* _Текст_:

Нет груза более мертвенного, более приземляющего, чем толки о политическом реализме как противовесе всему крылатому, всему вдохновенному, всему духовному.
Не ко внешнему процветанию, которое порошит людям глаза черной пылью цифр о росте добычи угля или радиоактивным пеплом от экспериментальных взрывов водородных бомб, а к процветанию культурному, этическому и эстетическому – процветанию духовному, неспешно, но прочно влекущему за собой и процветание материальное.
Глава 2
Христианский миф и прароссианство
Сколько-нибудь подробный разбор общего, в высшей степени широкого и сложного вопроса о метаисторическом значении православной церкви и, тем более всего христианского мифа, – это тема для многотомного труда или даже для целого цикла работ. Но ясно и естественно, что внутренняя мистическая жизнь русской церкви определялась связью именно с общехристианским трансмифом и с теми иерархиями и сущностями, космическими и планетарными, которые почитались русской церковью: с Логосом, с Богоматерью Марией, с ангельскими чинами и с великими духовными деятелями общехристианского или византийского прошлого. Высокая ступень их восхождения открывала перед ними возможность активной помощи сверху вниз, из затомисов, из Небесного Иерусалима и Синклита Человечества в слой конкретной исторической действительности, в Энроф.
На протяжении многих веков христианский миф пронизывал и окутывал духовную жизнь русского общества, сказываясь решительно во всех областях культуры тех эпох – от «плетения словес», как понимали тогда искусство письменного слова, до орнаментики посуды или покроя одежды. Но анализ легко обнаружит в запасе образов, насыщавших эти искусства, и в эстетических канонах, тогда выработанных, огромный пласт таких, какие не имеют прямого отношения ни к идеологии, ни к пантеону христианства.
Травчатые узоры на тканях и поставцах столь же далеки от христианского мифа в его чистом виде, как Жар-птица наших сказок, богатыри наших былин, архитектурные особенности наших теремов или стилизованные петушки и фантастические звери, украшавшие печи, прялки и коньки изб. Этот пласт образов восходит, конечно, к дохристианскому мироотношению, к зачаточной и так и не развившейся славянской мифологии. Но важно то, что это мироотношение так же сказывается в XVII веке, как в XII; совершенно перестает быть заметным или, вернее, меняет свое обличье оно только в XX. Христианским же мифом оно не было преодолено или ассимилировано никогда. Произошло другое: параллельное сосуществование двух мироотношений, характеризующееся разграничением сфер проявления. При этом одно из них, христианское, быстро добившееся господства в качестве общегосударственного и общенародного круга идей, вытеснило своего соперника из целого ряда областей жизни, и прежде всего – из области обобщающей и систематизирующей мысли. Второе отношение укрылось в фольклор, в низовое и прикладное искусство, в народные обряды и заговоры, в быт, но так никогда и не поднялось до уровня философских или вообще идейных обобщений.

* _Исходные данные_:
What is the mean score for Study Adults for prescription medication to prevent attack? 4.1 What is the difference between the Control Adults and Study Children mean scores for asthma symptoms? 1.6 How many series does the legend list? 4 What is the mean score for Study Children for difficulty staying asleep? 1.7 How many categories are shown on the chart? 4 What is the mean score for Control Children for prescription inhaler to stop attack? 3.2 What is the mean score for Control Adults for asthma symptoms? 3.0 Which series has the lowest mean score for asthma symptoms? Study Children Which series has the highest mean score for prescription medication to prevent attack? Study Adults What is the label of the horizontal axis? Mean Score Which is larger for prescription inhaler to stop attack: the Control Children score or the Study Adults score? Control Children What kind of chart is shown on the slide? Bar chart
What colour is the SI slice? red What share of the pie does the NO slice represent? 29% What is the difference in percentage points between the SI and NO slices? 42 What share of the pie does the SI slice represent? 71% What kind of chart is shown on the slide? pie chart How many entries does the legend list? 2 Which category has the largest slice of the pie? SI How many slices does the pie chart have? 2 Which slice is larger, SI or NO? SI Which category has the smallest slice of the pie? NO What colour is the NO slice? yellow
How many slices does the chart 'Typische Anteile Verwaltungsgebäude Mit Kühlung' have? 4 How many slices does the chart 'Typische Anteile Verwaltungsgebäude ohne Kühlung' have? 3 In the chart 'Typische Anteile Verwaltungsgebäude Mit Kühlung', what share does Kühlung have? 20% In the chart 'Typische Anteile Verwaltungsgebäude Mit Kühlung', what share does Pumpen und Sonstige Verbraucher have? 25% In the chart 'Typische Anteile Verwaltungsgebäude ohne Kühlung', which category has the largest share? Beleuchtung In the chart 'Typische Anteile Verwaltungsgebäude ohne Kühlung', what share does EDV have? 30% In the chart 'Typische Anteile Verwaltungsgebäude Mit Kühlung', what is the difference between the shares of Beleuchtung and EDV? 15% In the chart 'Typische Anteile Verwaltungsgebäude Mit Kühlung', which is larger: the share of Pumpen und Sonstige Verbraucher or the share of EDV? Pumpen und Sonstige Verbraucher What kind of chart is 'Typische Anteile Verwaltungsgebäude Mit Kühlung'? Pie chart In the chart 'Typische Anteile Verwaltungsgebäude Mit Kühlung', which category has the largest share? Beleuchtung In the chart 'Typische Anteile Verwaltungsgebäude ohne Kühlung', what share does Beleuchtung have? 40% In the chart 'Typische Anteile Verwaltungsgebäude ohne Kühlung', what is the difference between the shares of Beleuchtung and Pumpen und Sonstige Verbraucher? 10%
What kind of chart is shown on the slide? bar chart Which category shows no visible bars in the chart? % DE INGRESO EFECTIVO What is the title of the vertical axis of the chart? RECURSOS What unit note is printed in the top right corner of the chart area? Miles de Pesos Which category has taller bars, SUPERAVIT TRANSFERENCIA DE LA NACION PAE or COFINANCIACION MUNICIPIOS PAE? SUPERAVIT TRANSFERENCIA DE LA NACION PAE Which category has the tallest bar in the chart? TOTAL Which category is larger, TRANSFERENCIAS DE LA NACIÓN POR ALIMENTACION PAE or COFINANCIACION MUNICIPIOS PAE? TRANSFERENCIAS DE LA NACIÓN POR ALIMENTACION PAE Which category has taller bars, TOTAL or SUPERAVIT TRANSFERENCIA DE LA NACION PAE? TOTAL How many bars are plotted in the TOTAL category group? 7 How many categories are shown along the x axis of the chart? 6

* _Что сделать_:
1. В каком веке, по тексту, дохристианское мироотношение перестает быть заметным или меняет свое обличье?
2. Перепишите из текста отрывок от слов «На протяжении многих» до слов «к пантеону христианства.» включительно.
Эти данные взяты из другого источника.

* _Ответы_:
1. В XX веке.

2.
На протяжении многих веков христианский миф пронизывал и окутывал духовную жизнь русского общества, сказываясь решительно во всех областях культуры тех эпох – от «плетения словес», как понимали тогда искусство письменного слова, до орнаментики посуды или покроя одежды. Но анализ легко обнаружит в запасе образов, насыщавших эти искусства, и в эстетических канонах, тогда выработанных, огромный пласт таких, какие не имеют прямого отношения ни к идеологии, ни к пантеону христианства.